The dance is an individual ritualizing of tribal history, transforming the dancer into a wise spirit, a force of nature, or sacred animal. The mask is visual interpretation of personal and tribal origins.

The is a private resource derived out of a heritage of ancient identities. In the ritual of clouds, the animal-motif mask becomes the shadow of a spirit animal and the dancer is inspired from within, as a cloud is when it strikes lightning.

The dancer receives the power to journey into a spiritual world through the dance. The ritual of clouds is ebullient and the music is complex, vibrant, exhilarating, and moves in sequence to the swirling dancers.

The music, unchanged for centuries, demands technical virtuosity to interpret historic tribal imagery, as formalized in the dream and spiritual lineage of the community.

The artisanship of masks is a natural art that requires delicate and precise carvings and fashioning of special materials, since the structure and mode of the mask object is of fundamental importance.

Each part of the mask whether the wood from a tribal tree, strand of beads, or fabric, every part is hand made under the strict, complicated ritual of craft. The artistic potency of mask art is metaphorically stylized in the task of making the spirits visible.

African masks are exhibited in the finest art galleries and museums and are treated on the same level as fine paintings or sculptures.

The art of mask making reveals a deep emotional connection to nature and its importance to the human family tree. Pablo Picasso and Georges Braque are two of the more famous artists among the thousands who have been influenced by the art of mask.

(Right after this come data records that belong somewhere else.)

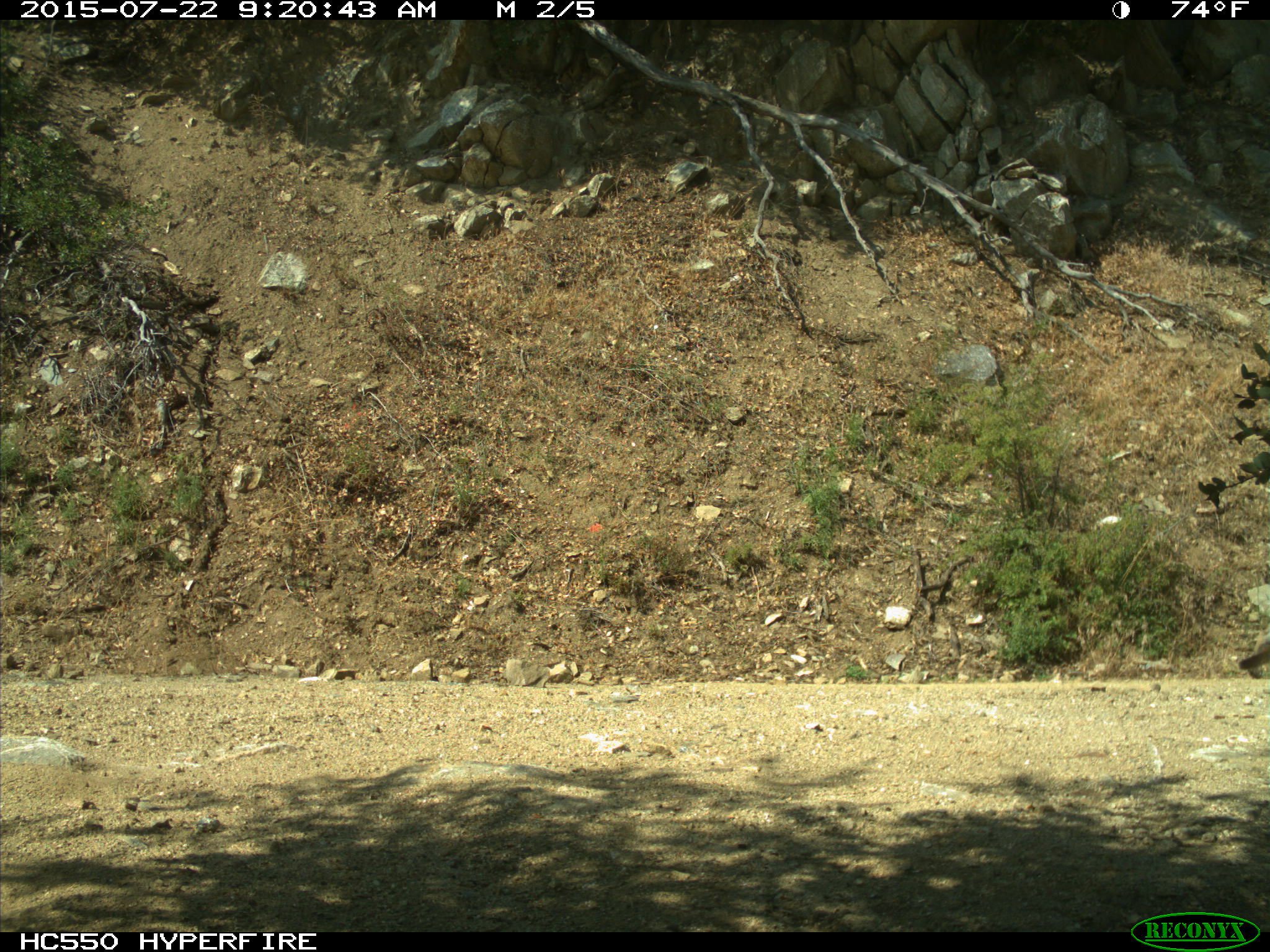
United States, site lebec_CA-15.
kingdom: Animalia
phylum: Chordata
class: Mammalia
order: Carnivora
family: Felidae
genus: Puma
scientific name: Puma concolor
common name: mountain lion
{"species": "Puma concolor (mountain lion)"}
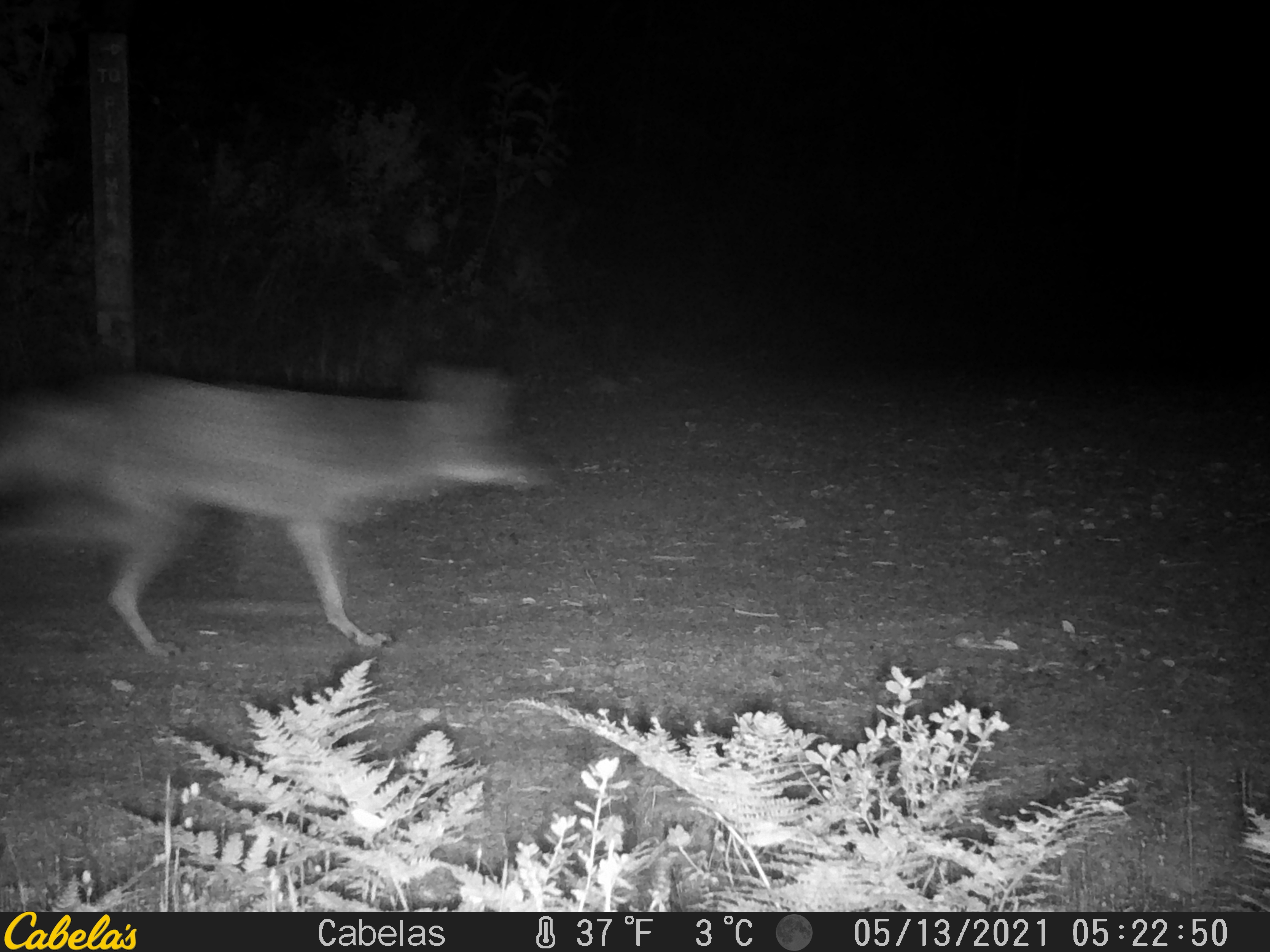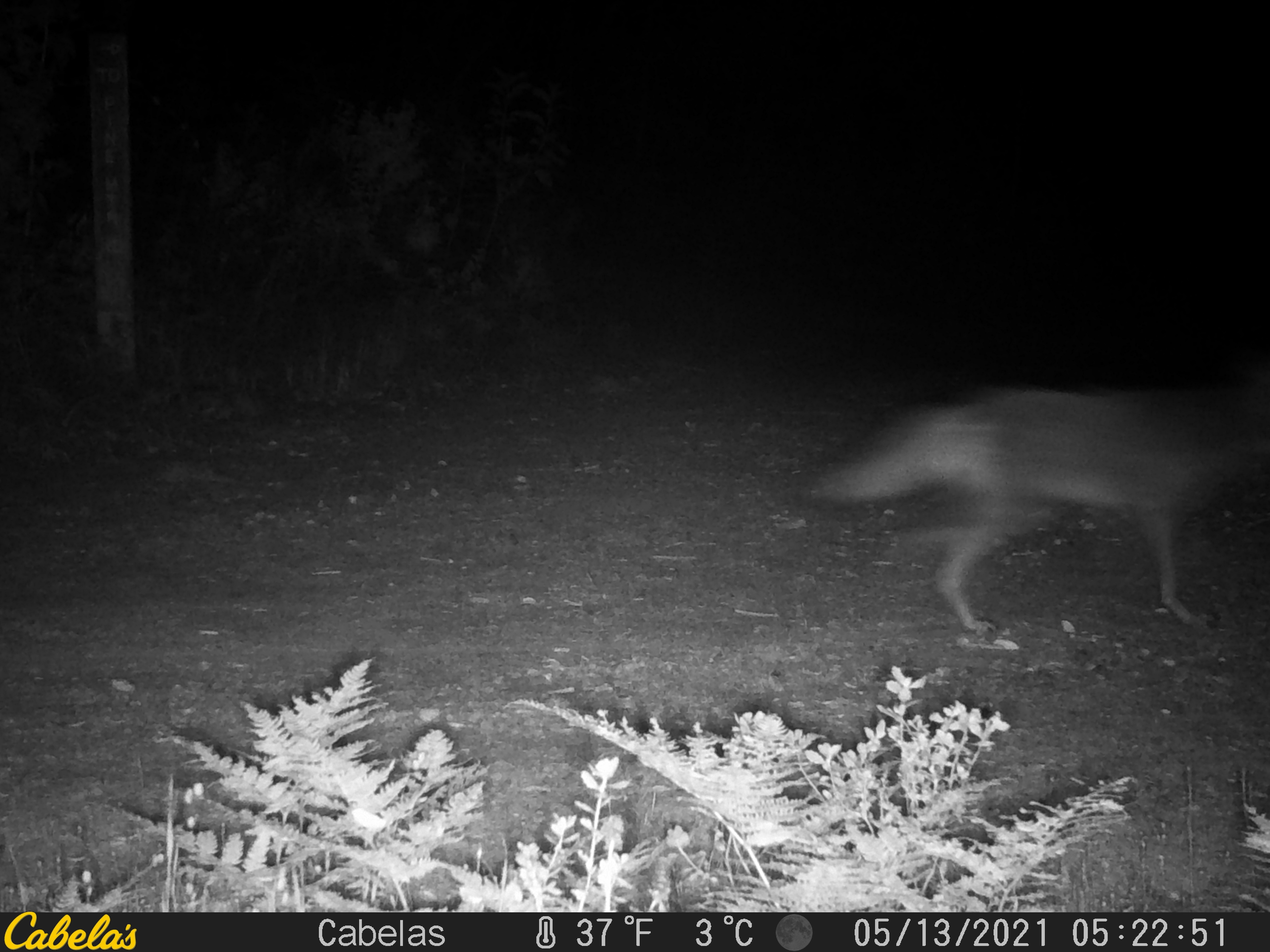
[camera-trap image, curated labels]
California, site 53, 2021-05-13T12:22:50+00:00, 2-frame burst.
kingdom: Animalia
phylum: Chordata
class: Mammalia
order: Carnivora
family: Canidae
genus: Canis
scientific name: Canis latrans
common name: coyote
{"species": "coyote (Canis latrans)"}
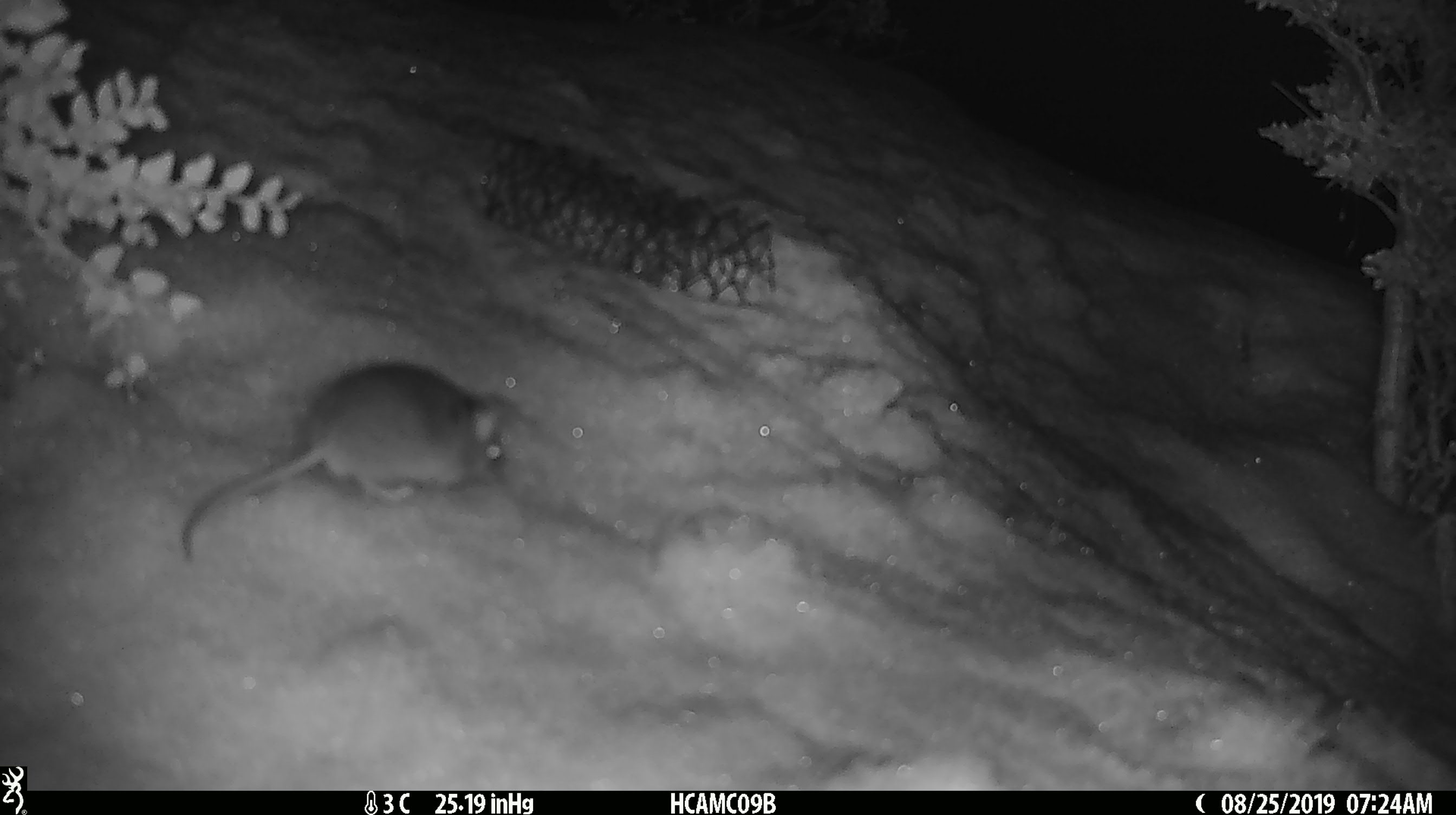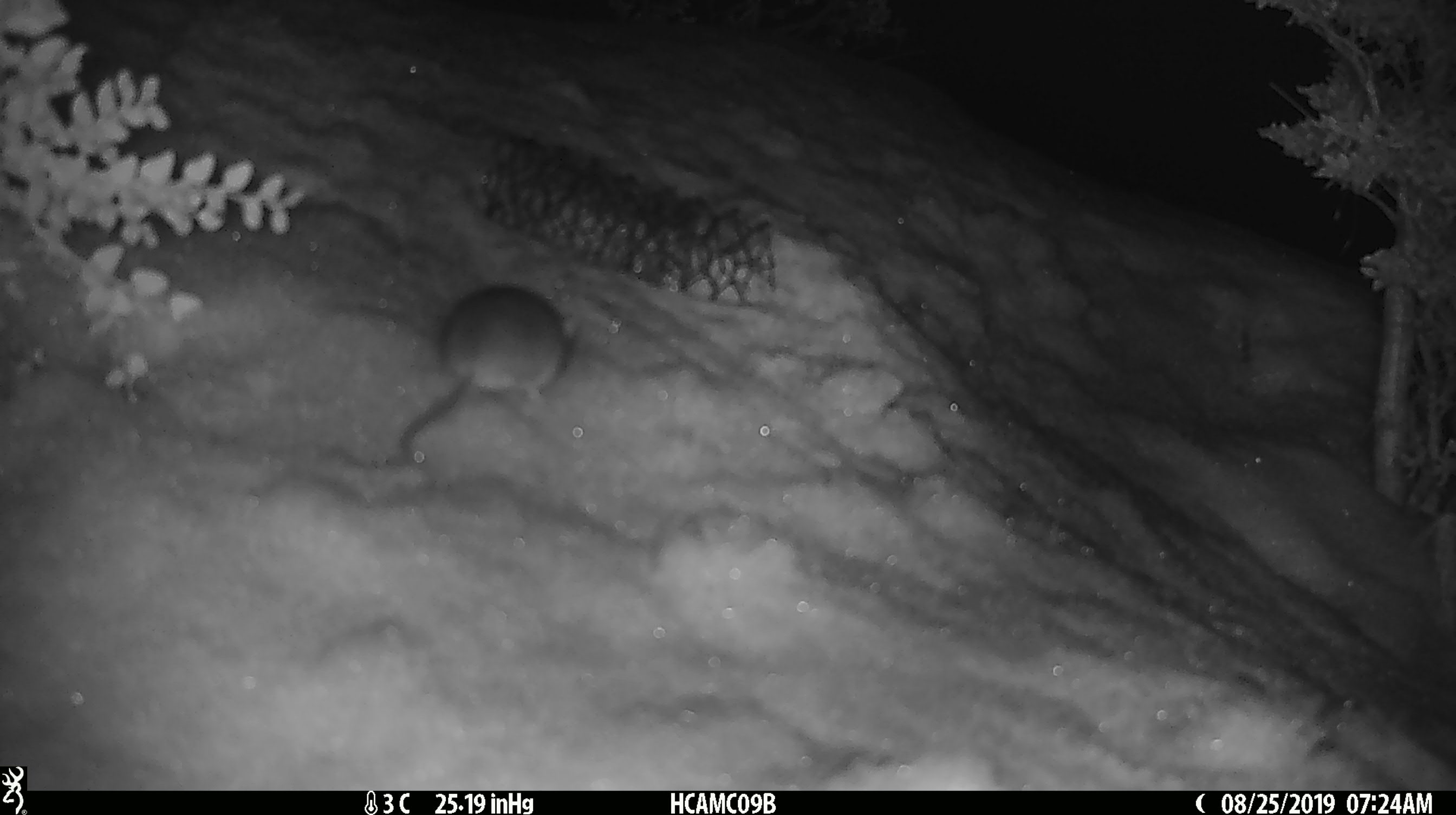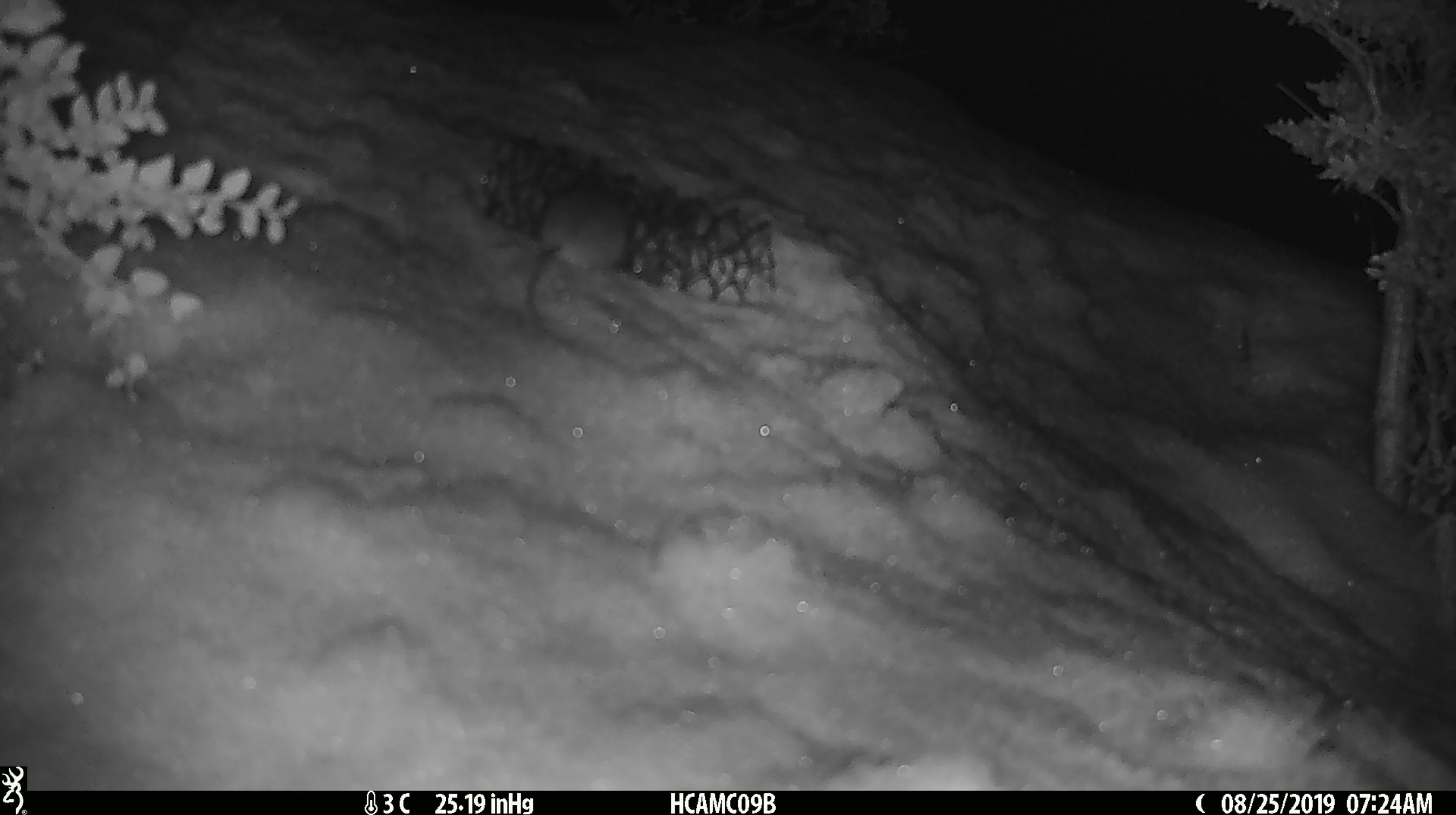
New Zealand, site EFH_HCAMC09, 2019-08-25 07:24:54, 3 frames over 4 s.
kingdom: Animalia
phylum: Chordata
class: Mammalia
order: Rodentia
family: Muridae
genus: Mus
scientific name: Mus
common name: mouse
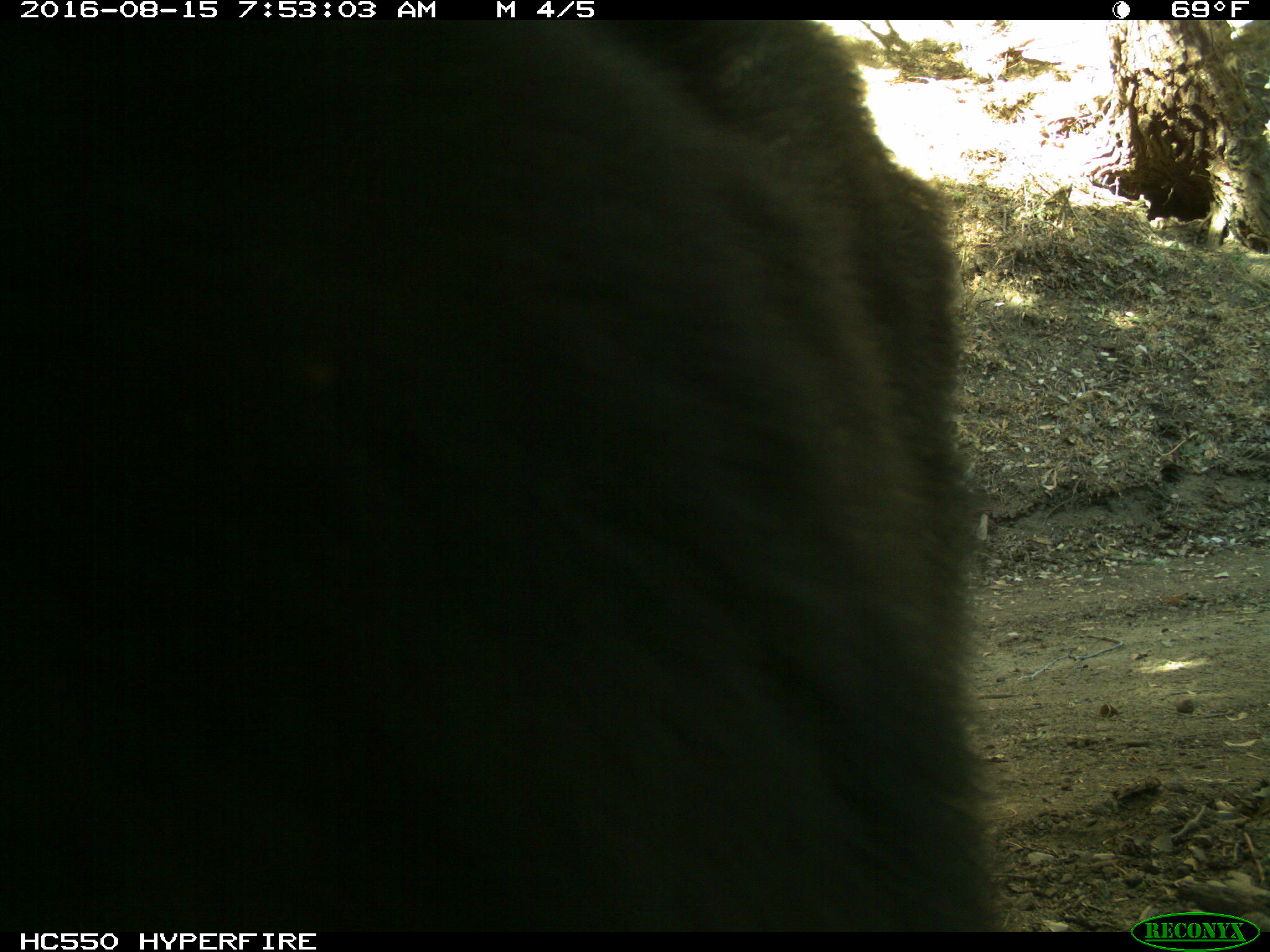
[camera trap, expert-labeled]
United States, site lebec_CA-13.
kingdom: Animalia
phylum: Chordata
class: Mammalia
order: Carnivora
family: Ursidae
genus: Ursus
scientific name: Ursus americanus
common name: american black bear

The art movement known as Cubism idealized the face itself as an object of ornamentation. The face separated into its spiritual parts and reassembled, as the essence of the object, was the center of the art.

The ancient art of mask reflects the possibilities of being aware of existence and of existing as a timeless spirit. In its purest form, it is something permanent, the spirit that moved up from nowhere to give us the gift of life.